» PROVIDED TEXT:

Blackwater got it names from the swamps surrounding the area: "the Great
Dismal Swamp, a vast swamp on the North Carolina/Virginia border, now mostly a
National Wildlife Refuge...There, he created his state-of-the-art private
training facility and his contracting company, Blackwater, which he named for
the peat-colored water of the swamp.[10]"

But apparently if Blackwater wanted to shot the person that named it they can
do that.

------
mmaunder
"Your sources seem to have been correct. Private contractors are whacking
people like crazy over in Afghanistan for the CIA."

If you want to have a debate, lets talk about ending the various wars the USA
is fighting in various forms around the world. Not whether a particular covert
surgical tactic is being carried out by the correct kind of soldier.

» DATASET CONTENT:
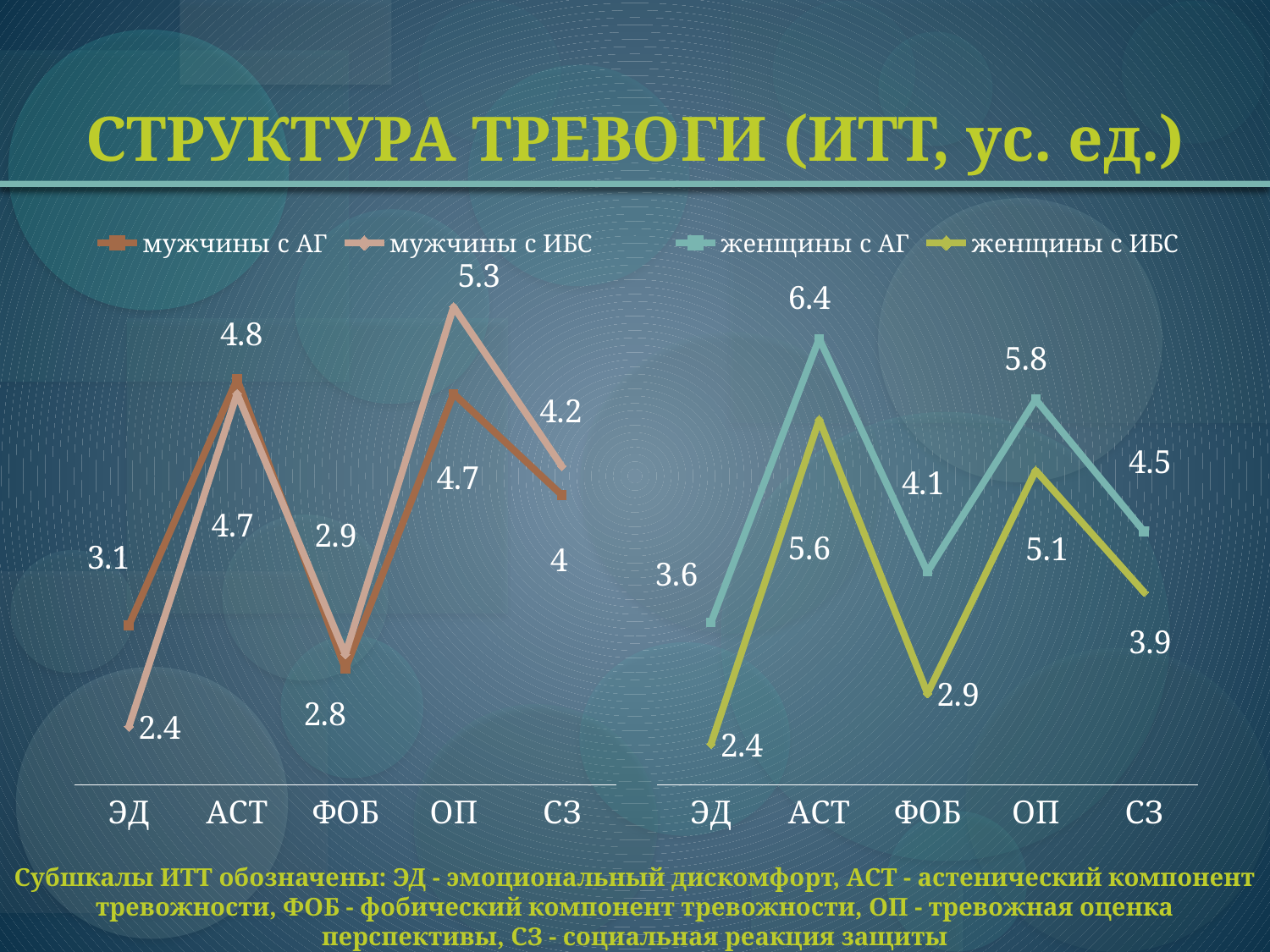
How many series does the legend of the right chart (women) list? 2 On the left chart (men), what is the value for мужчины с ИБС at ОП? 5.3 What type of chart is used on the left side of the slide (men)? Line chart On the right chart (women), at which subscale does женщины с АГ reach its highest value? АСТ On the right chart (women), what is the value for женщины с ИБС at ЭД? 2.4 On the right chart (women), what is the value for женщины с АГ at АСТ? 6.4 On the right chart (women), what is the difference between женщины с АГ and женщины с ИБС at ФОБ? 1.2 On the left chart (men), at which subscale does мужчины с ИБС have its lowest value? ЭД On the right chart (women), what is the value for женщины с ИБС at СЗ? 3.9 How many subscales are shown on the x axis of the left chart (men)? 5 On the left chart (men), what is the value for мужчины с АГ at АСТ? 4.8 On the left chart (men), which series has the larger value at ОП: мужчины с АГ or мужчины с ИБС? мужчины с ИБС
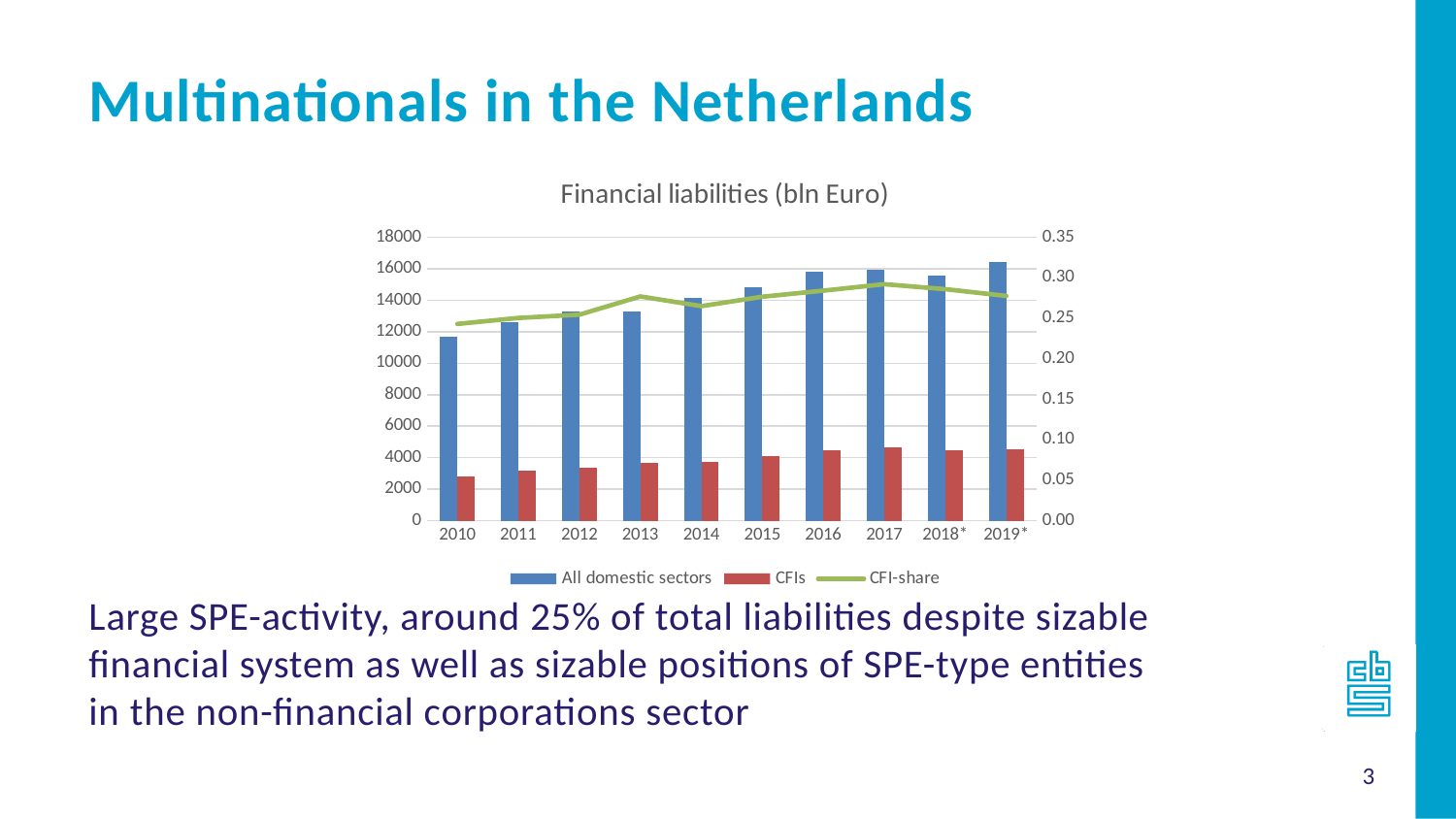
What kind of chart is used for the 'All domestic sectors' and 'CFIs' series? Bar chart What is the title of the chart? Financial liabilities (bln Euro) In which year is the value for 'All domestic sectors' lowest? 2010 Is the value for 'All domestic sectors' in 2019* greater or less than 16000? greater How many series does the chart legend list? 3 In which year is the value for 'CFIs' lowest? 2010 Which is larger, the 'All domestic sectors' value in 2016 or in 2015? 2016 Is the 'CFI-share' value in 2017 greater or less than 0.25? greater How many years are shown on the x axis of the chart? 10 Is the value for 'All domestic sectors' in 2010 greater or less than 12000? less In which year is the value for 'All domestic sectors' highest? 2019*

» QUESTIONS TO ANSWER:
1. Decide whether each statement agrees with the Blackwater excerpt. Answer yes or no, and quote the words that decide it.
(a) The swamp lies on the North Carolina/Virginia border.
(b) The company was named for the peat-colored water of the swamp.
(c) The swamp is now mostly a national park.
2. Answer these questions from the Blackwater excerpt.
(a) What is the swamp called?
(b) In which country does the quoted comment say private contractors are at work for the CIA?
(c) What does mmaunder want to debate instead?
3. Summarize the Blackwater excerpt in two sentences.

» EXPECTED RESULTS:
1.
(a) Yes: "a vast swamp on the North Carolina/Virginia border"
(b) Yes: "which he named for the peat-colored water of the swamp"
(c) No: "now mostly a National Wildlife Refuge"

2.
(a) The Great Dismal Swamp.
(b) Afghanistan.
(c) Ending the various wars the USA is fighting in various forms around the world.

3. Blackwater took its name from the peat-colored water of the Great Dismal Swamp on the North Carolina/Virginia border, where a private training facility was also built. Responding to a claim that private contractors are killing people in Afghanistan for the CIA, mmaunder says the debate should be about ending the wars the USA is fighting around the world, not about whether the right kind of soldier carries out a covert tactic.